One of the things I hate the most is when people write letters to things that can’t read. For example: “DEAR SEMESTER, PLS BE OVER SOON? I’M SUPER STRESSED. KTHANKS. LOVE, LPW LOLLOL” See what I mean? Firstly, semester doesn’t have a facebook so there’s no reason to address it (him? her?) in your status update. Secondly, semester isn’t a person. It doesn’t have a brain or a body…it’s not even…something you can talk to. It’s totally useless to write it a letter. A better way to suggest that the semester be over sooner is to update your facebook status with the following: “I wish the semester were over sooner! I’m super stressed!” Although that would probably get on my nerves too. Anyway, none of this is the point. While I hate hate hate this, I’m about to do it..
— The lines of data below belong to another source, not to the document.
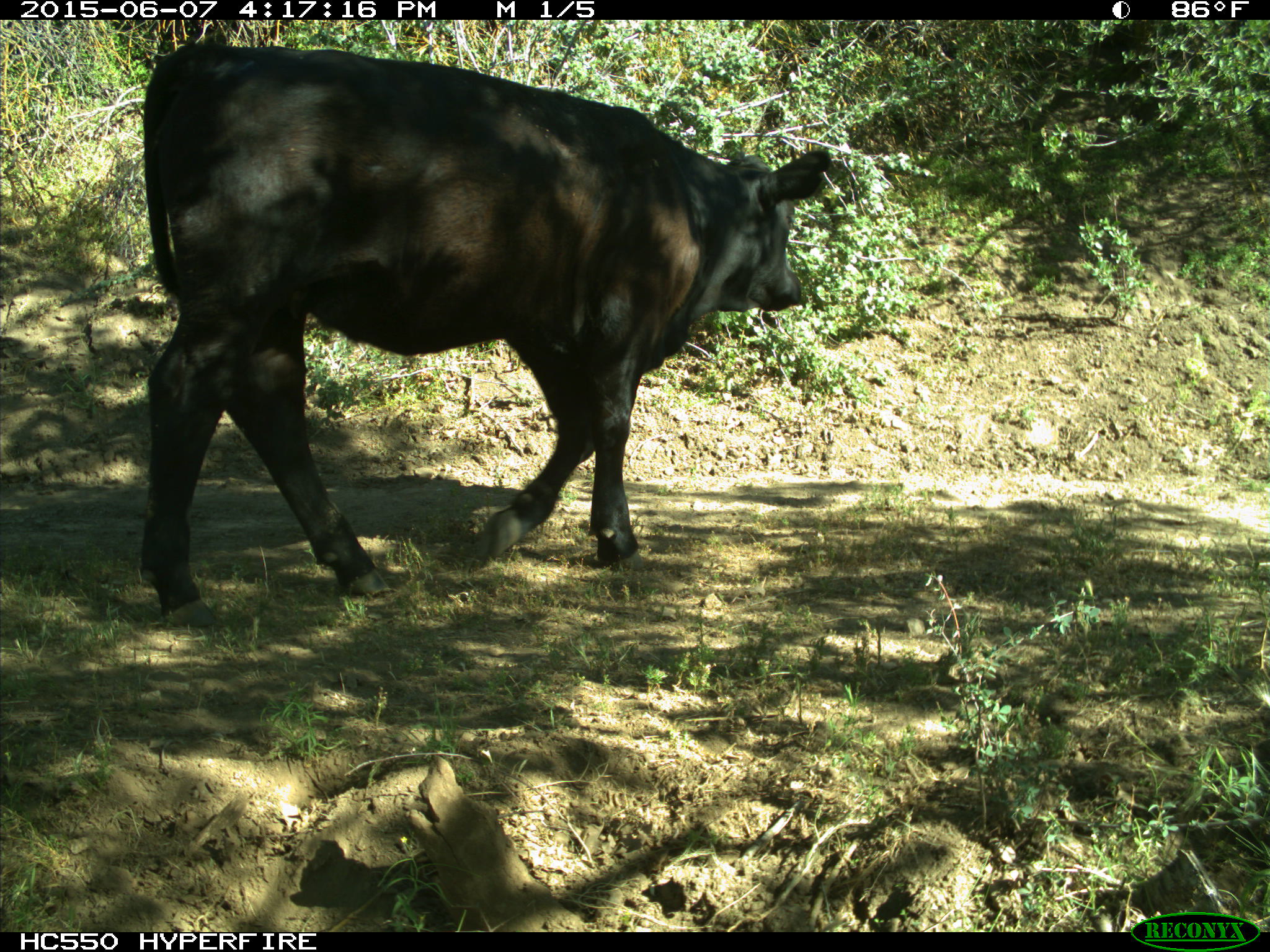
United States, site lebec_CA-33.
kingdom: Animalia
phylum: Chordata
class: Mammalia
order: Artiodactyla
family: Bovidae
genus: Bos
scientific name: Bos taurus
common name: domestic cow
Bos taurus (domestic cow).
Here’s to the man at Old Navy yesterday:
You probably thought I wasn’t going to notice the fact that you trashed the entire men’s section. I did. As I went back through it to clean up, I noticed every single XXL large shirt pulled out of it’s stack, unfolded, and then thrown back into the wall with little care. I know it was you. I know it was you because I heard you complain about how “Old Navy 2X clothing ain’t even big enough for me. Baby, we’re too fat for this store!” Yeah, I heard you call your wife fat. It wasn’t very nice. Also, can I just remind you that if one XXL t-shirt at Old Navy doesn’t fit you, it’s likely that none of them will. I’d like to use this letter to remind you that, yes, I work here and you’re the customer and I’m supposed to clean up after you, but be kind and don’t just throw anything anywhere. Put things back where they belong. Make an attempt to fold something that you unfolded! It only takes a second, and it makes me hate you less.
P.S. Thanks for signing up for an Old Navy Card though. Now I have five for the month of February!